:: Extracted material ::

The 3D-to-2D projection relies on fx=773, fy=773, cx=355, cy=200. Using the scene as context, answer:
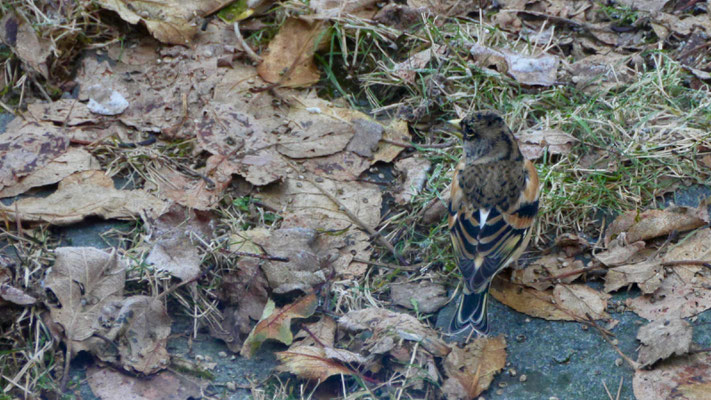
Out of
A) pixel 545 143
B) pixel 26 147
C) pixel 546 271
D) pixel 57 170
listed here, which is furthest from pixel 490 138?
pixel 26 147

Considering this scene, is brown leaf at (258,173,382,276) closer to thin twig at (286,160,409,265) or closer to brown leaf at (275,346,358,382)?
thin twig at (286,160,409,265)

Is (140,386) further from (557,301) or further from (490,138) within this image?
(490,138)

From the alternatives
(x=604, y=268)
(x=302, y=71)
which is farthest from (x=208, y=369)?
(x=302, y=71)

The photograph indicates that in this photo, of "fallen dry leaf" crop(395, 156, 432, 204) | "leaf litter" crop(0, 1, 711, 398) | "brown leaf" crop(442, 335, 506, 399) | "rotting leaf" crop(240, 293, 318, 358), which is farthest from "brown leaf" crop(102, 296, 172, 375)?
"fallen dry leaf" crop(395, 156, 432, 204)

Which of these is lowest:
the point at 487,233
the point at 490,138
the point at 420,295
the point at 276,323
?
the point at 420,295

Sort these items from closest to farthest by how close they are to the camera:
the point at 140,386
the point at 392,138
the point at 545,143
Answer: the point at 140,386, the point at 545,143, the point at 392,138

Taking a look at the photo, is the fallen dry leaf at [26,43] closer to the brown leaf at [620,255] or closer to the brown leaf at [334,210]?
the brown leaf at [334,210]

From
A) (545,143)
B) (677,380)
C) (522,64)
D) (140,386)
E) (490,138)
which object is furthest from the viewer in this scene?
(522,64)

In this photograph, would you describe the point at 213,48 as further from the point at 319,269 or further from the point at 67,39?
the point at 319,269
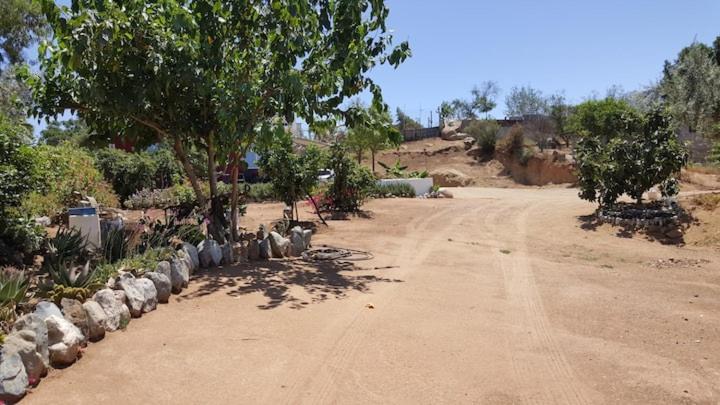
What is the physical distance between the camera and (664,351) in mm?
5152

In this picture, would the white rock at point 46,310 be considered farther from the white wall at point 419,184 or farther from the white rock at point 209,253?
the white wall at point 419,184

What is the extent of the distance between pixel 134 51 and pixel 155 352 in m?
4.33

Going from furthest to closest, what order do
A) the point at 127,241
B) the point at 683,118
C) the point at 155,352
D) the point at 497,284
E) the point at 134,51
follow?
the point at 683,118 → the point at 497,284 → the point at 134,51 → the point at 127,241 → the point at 155,352

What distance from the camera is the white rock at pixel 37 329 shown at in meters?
4.01

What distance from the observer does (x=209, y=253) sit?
779 cm

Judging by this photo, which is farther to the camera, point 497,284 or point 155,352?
point 497,284

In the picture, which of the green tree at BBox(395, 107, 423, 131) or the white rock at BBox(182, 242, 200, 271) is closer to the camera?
the white rock at BBox(182, 242, 200, 271)

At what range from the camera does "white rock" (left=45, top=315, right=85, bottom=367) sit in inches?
164

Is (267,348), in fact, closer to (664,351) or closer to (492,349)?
(492,349)

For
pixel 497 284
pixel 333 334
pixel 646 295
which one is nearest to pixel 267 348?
pixel 333 334

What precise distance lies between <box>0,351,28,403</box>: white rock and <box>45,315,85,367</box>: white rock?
1.38 feet

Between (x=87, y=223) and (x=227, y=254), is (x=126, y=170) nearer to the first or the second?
(x=87, y=223)

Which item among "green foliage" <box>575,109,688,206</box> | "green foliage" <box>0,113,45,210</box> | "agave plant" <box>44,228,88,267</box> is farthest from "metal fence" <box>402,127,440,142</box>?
"agave plant" <box>44,228,88,267</box>

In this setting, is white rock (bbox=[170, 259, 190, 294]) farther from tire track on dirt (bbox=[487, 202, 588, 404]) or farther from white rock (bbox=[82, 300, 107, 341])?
tire track on dirt (bbox=[487, 202, 588, 404])
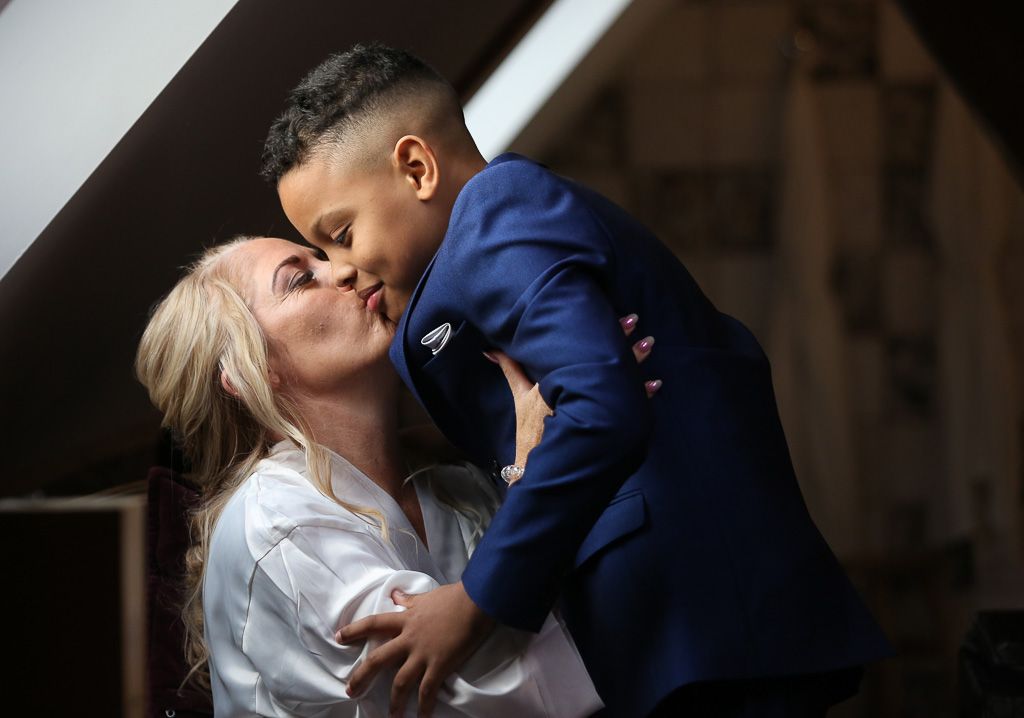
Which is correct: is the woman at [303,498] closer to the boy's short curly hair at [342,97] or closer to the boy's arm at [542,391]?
the boy's arm at [542,391]

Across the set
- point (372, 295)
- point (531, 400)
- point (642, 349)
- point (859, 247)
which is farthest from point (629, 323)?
point (859, 247)

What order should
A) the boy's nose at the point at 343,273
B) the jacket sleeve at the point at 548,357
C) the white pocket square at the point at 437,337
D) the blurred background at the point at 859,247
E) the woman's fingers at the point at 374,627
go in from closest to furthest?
1. the jacket sleeve at the point at 548,357
2. the woman's fingers at the point at 374,627
3. the white pocket square at the point at 437,337
4. the boy's nose at the point at 343,273
5. the blurred background at the point at 859,247

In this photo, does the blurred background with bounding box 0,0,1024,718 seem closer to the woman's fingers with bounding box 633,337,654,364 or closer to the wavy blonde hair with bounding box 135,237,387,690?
the wavy blonde hair with bounding box 135,237,387,690

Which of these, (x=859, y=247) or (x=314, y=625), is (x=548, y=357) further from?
(x=859, y=247)

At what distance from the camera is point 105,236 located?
1.60 m

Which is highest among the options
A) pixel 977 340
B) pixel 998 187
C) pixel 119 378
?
pixel 998 187

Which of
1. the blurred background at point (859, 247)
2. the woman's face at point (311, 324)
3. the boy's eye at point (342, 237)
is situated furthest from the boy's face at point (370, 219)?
the blurred background at point (859, 247)

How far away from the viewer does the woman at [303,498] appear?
1.24m

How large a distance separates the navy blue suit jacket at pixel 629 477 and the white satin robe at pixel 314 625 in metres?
0.07

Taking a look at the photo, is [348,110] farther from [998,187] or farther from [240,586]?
[998,187]

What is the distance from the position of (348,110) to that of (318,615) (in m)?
0.62

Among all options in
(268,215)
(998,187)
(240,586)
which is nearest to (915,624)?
(998,187)

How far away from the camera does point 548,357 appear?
111 cm

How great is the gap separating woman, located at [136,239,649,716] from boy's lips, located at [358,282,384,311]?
0.03 metres
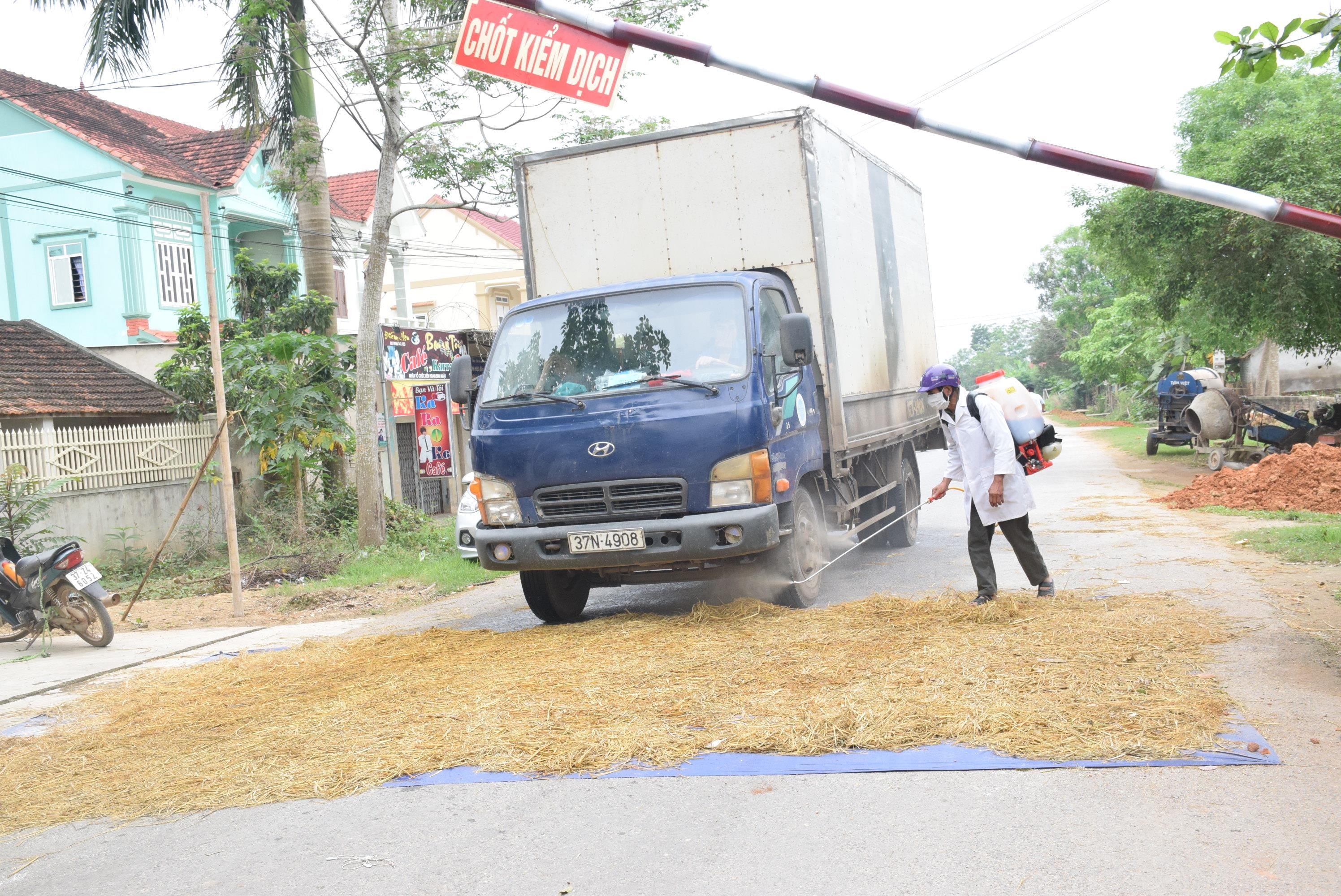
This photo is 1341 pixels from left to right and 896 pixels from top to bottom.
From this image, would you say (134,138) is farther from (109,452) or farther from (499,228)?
(499,228)

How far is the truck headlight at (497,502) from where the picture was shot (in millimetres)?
7395

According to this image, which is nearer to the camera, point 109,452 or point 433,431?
point 109,452

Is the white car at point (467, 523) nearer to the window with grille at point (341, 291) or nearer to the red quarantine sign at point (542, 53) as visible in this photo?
the red quarantine sign at point (542, 53)

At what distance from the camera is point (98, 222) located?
22.9 m

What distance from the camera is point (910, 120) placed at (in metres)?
7.38

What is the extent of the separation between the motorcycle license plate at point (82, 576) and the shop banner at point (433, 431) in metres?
6.46

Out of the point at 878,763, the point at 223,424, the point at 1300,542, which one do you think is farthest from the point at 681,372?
the point at 1300,542

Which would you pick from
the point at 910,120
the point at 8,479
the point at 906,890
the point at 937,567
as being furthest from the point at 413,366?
the point at 906,890

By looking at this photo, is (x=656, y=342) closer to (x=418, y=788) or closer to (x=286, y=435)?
(x=418, y=788)

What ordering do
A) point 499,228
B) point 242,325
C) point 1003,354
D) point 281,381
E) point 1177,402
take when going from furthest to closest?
point 1003,354 < point 499,228 < point 1177,402 < point 242,325 < point 281,381

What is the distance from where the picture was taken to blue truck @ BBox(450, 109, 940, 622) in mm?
7031

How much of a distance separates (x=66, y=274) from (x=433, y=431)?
498 inches

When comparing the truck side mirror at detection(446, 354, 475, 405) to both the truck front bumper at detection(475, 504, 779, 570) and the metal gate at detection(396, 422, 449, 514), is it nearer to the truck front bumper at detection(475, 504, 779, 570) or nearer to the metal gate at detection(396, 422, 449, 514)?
the truck front bumper at detection(475, 504, 779, 570)

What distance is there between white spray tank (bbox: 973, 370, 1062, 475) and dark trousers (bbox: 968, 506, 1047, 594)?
63 centimetres
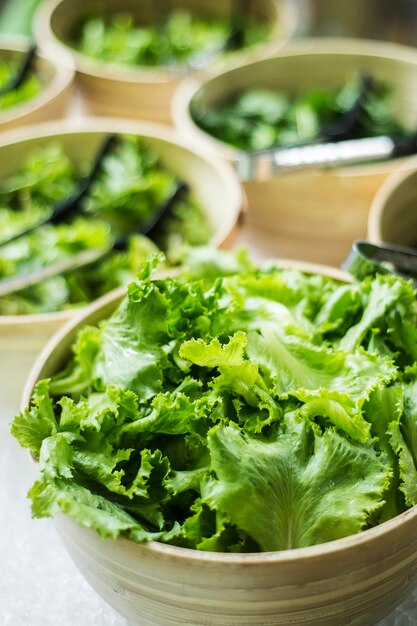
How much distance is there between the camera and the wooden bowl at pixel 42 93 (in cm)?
162

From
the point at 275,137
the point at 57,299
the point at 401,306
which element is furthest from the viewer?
the point at 275,137

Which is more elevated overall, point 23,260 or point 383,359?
point 383,359

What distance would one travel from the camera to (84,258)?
1316 millimetres

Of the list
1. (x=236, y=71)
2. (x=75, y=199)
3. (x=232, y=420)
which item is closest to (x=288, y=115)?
(x=236, y=71)

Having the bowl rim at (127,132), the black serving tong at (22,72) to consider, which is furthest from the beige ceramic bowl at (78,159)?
the black serving tong at (22,72)

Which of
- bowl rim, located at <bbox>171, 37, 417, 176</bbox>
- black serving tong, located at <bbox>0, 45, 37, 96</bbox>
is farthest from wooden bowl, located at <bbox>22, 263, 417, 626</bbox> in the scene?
black serving tong, located at <bbox>0, 45, 37, 96</bbox>

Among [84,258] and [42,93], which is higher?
[42,93]

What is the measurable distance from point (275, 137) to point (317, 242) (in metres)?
0.40

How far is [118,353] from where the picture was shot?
2.97ft

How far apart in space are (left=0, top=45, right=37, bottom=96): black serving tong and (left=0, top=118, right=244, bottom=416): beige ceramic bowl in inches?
10.0

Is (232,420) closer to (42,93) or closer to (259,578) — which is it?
(259,578)

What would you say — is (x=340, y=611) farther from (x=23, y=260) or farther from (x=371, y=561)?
(x=23, y=260)

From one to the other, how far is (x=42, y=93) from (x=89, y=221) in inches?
17.3

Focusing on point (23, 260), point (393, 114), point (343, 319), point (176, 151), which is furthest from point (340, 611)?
point (393, 114)
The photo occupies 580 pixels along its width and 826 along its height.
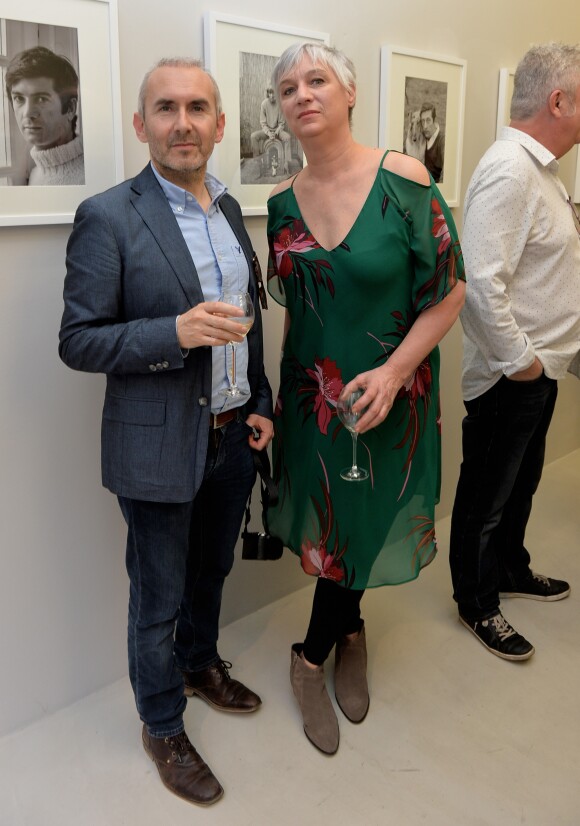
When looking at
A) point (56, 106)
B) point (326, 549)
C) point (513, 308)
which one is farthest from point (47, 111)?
point (513, 308)

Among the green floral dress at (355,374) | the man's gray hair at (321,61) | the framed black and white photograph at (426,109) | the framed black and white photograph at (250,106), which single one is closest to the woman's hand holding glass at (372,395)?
the green floral dress at (355,374)

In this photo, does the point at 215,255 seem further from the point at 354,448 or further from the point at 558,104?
the point at 558,104

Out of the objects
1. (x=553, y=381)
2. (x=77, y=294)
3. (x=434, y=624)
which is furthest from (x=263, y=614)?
(x=77, y=294)

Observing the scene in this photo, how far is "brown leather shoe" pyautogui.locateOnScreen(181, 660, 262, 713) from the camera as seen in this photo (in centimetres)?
234

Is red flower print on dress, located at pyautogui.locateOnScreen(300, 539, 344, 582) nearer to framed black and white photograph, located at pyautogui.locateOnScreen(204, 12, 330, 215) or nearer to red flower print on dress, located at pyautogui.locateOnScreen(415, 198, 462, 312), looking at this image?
red flower print on dress, located at pyautogui.locateOnScreen(415, 198, 462, 312)

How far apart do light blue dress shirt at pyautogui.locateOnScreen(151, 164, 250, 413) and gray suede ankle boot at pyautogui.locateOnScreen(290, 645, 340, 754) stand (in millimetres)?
914

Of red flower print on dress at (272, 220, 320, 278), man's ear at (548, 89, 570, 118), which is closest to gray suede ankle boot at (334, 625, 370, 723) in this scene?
red flower print on dress at (272, 220, 320, 278)

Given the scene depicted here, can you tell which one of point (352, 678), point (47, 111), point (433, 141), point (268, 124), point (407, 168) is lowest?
point (352, 678)

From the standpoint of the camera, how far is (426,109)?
9.62 ft

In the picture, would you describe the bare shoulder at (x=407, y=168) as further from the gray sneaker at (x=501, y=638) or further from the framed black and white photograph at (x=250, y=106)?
the gray sneaker at (x=501, y=638)

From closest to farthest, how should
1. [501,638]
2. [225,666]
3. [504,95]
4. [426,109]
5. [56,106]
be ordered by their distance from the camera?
[56,106], [225,666], [501,638], [426,109], [504,95]

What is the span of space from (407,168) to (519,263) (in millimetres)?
670

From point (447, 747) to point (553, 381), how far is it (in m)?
1.23

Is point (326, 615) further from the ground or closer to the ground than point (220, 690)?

:::

▸ **Directions for this task**
Reproduce the records word for word, beginning at the line that contains "What ordering do" and stopping after the line that contains "1316 millimetres". Leave the pictures out.

▸ **Expected output**
What ordering do
A) point 499,228
B) point 242,325
C) point 1003,354
D) point 281,381
E) point 1177,402
take when going from furthest to closest?
point 1003,354 < point 499,228 < point 1177,402 < point 242,325 < point 281,381

What is the distance from where the picture was taken to blue truck @ BBox(450, 109, 940, 622) in mm?
7031

How much of a distance separates (x=66, y=274) from (x=433, y=431)?
498 inches

When comparing the truck side mirror at detection(446, 354, 475, 405) to both the truck front bumper at detection(475, 504, 779, 570) and the metal gate at detection(396, 422, 449, 514), is it nearer to the truck front bumper at detection(475, 504, 779, 570) or nearer to the metal gate at detection(396, 422, 449, 514)?
the truck front bumper at detection(475, 504, 779, 570)

What distance is there between white spray tank (bbox: 973, 370, 1062, 475) and dark trousers (bbox: 968, 506, 1047, 594)?
63 centimetres
How much distance is there between the camera and the wooden bowl at pixel 42 93 (in cm)?
162

From
the point at 275,137
the point at 57,299
the point at 401,306
which element is furthest from the viewer?
the point at 275,137

Which is more elevated overall, point 23,260 or point 383,359?
point 383,359

What distance would one travel from the camera to (84,258)?
1316 millimetres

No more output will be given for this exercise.